The Emperor’s New Clothes can be likened to the tale of optimisation and its so-called importance. Both are stories about situations where ‘no one believes, but everyone believes that everyone else believes’.
The clothes do not really exist, much like the need for many buy-side firms to pay a lot of money to optimise their collateral.
The term ‘optimisation’ has been prevalent over the past few years. You can barely read an article about collateral management without being told that the sky is going to fall down unless you optimise your collateral. You also have articles pushing the idea of the ‘collateral squeeze’ that is yet to materialise, and that adopting n-level optimisation algorithms is essential for almost all buy-side firms.

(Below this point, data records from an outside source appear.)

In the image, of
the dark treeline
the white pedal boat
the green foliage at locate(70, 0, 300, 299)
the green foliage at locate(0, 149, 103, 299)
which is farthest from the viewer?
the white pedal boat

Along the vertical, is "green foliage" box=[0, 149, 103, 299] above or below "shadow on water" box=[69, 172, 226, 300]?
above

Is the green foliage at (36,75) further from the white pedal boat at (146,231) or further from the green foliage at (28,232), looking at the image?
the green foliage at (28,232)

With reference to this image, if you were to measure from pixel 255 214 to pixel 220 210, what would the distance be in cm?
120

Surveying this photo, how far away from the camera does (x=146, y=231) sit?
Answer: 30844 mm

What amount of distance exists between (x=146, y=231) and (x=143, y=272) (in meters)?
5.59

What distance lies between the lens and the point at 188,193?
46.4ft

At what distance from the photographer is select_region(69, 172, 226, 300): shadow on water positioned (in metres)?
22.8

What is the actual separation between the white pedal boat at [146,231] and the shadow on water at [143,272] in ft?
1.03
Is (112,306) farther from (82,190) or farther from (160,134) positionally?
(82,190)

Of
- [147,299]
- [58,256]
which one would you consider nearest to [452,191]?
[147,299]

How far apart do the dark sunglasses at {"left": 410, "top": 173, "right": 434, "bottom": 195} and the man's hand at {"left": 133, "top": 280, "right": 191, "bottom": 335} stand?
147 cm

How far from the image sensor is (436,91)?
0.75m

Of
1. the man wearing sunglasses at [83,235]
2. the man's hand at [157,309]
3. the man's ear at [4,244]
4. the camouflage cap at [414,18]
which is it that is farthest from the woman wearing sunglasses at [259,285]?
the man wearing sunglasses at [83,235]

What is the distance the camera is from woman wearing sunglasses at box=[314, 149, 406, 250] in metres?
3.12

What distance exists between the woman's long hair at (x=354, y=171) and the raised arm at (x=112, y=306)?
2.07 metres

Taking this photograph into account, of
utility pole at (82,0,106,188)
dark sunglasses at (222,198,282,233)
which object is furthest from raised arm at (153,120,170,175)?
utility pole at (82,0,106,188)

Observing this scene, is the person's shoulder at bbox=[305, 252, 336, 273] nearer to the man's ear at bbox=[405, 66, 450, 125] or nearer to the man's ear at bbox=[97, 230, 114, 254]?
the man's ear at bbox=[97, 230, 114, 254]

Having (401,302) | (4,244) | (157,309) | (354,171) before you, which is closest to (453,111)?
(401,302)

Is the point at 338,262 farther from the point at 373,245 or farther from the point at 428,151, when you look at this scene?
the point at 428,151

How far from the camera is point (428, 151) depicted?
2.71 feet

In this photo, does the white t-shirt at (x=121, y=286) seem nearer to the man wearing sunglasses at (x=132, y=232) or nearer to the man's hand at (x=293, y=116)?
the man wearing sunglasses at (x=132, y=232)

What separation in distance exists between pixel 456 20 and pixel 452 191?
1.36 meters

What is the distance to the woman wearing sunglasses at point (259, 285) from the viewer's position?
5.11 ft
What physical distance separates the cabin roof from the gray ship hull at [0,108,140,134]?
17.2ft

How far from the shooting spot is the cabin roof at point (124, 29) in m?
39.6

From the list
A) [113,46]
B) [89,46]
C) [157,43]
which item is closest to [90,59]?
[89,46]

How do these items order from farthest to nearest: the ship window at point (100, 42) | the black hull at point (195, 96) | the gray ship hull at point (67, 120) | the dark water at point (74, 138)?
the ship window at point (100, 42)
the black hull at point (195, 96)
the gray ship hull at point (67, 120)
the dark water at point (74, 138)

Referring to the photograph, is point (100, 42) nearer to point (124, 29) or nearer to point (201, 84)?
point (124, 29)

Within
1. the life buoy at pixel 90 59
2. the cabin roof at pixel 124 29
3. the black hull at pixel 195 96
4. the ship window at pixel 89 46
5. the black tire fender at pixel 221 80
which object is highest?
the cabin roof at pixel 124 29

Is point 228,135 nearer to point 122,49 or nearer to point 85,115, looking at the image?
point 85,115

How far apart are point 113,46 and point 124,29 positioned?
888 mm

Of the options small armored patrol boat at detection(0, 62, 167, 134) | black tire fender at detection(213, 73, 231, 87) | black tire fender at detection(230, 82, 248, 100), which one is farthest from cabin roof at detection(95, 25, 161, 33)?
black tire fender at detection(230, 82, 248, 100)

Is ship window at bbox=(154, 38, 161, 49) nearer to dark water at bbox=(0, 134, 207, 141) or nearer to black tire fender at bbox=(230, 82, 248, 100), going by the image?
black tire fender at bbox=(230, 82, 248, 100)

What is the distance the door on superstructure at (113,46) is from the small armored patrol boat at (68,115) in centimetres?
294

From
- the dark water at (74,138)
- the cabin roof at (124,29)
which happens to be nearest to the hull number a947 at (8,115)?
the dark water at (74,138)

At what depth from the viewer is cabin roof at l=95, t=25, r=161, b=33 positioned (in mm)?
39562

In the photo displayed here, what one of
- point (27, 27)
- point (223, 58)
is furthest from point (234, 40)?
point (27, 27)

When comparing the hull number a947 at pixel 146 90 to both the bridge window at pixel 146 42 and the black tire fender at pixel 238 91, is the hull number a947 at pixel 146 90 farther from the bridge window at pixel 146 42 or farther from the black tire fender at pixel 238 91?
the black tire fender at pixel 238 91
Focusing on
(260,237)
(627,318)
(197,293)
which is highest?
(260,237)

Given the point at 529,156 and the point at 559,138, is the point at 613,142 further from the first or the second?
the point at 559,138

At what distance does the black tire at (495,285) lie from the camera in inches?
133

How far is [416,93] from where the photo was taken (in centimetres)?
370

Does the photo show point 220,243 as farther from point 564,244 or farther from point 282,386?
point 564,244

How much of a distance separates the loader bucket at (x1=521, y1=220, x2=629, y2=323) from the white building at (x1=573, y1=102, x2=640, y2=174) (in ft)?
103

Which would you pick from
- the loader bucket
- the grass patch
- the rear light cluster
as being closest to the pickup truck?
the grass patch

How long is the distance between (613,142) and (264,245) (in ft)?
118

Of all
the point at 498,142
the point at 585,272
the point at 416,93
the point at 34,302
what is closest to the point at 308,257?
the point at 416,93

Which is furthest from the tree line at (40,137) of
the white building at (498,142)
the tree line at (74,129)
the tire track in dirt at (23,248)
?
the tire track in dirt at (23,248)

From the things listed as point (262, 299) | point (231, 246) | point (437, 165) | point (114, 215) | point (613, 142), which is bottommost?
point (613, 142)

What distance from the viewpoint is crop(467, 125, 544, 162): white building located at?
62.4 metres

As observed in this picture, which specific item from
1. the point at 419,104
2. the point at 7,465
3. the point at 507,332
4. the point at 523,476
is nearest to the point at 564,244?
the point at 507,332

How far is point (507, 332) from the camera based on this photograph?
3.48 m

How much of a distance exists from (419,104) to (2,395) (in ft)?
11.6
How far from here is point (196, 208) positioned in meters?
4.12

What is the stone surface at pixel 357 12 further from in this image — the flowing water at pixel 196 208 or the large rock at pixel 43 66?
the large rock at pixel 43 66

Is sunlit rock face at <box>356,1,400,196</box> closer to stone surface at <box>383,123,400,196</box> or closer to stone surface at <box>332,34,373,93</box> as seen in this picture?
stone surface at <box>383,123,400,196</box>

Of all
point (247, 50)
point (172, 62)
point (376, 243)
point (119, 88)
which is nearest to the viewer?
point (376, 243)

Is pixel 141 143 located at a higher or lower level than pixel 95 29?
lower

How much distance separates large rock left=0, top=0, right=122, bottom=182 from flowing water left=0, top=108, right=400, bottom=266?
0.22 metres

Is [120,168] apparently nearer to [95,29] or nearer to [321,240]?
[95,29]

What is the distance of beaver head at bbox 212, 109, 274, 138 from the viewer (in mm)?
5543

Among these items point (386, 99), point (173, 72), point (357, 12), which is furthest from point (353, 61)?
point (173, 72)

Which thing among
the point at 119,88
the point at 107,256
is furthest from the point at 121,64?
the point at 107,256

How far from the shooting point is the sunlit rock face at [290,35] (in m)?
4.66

Although many consultancy firms privately admit optimisation is mostly smoke and mirrors, legacy collateral technology vendors still need to over complicate the issue to justify their huge cost base and extortionate prices. Selling million-pound technology solutions requires a climate of fear in the market, so that anyone not spending huge sums of money isn’t ‘wise’ enough to see the emperor’s clothes.
Buy-side firms need to remember that vendors need to sell an issue to support their own agenda. They need to make the world seem as scary and over complicated as possible.
The truth is that the majority of the buy side just wants visibility of a single, collated and consolidated collateral pool with the ability to make the best use of what they have—the focus is not on over-complicated optimisation, yet. They need to be able to assess what they have in a small amount of time to make decisions that have a great impact on the business as a whole.
In fact, the head of treasury of a leading bank recently commented on what is important to them: “I’ll give you the 3 Cs—clear, un-cluttered and concise. We need to know what we have available day to day, and more importantly, in times of market stress.”
For most of the buy side, of course there are going to be exceptions, the challenge isn’t sophisticated optimisation of collateral, but making efficient use of what they’ve got. Getting visibility over what their firms are holding and being able to cope with increasing volumes of calls “without having the operational headaches of volume sensitivity” is among the main priorities.
Many buy-side firms already have assets just sitting around waiting to be used. Asset managers will usually have pools of eligible assets available and corporates and insurers are often long in cash, so the challenge is to efficiently mobilise these assets. Due to the levels of interest rates at the moment and the cheap price of cash, many brokers are pushing their buy-side clients to renegotiate credit support annexes or at least commit to only margining in single currency cash, making optimisation impossible. Therefore, a collated view of collateral pools and where they can be used is much more beneficial than over priced optimisation algorithms.
Although expensive legacy systems need to sell the idea of optimisation, to justify their existence, we have spoken to a number of buy-side firms and they simply do not want to hear about optimisation when being sold a collateral management solution. They want to get away from sending emails and faxes, using spreadsheets and being completely reactive at managing collateral.
The Emperor’s New Clothes can be likened to the tale of optimisation and its so-called importance. Both are stories about situations where ‘no one believes, but everyone believes that everyone else believes’.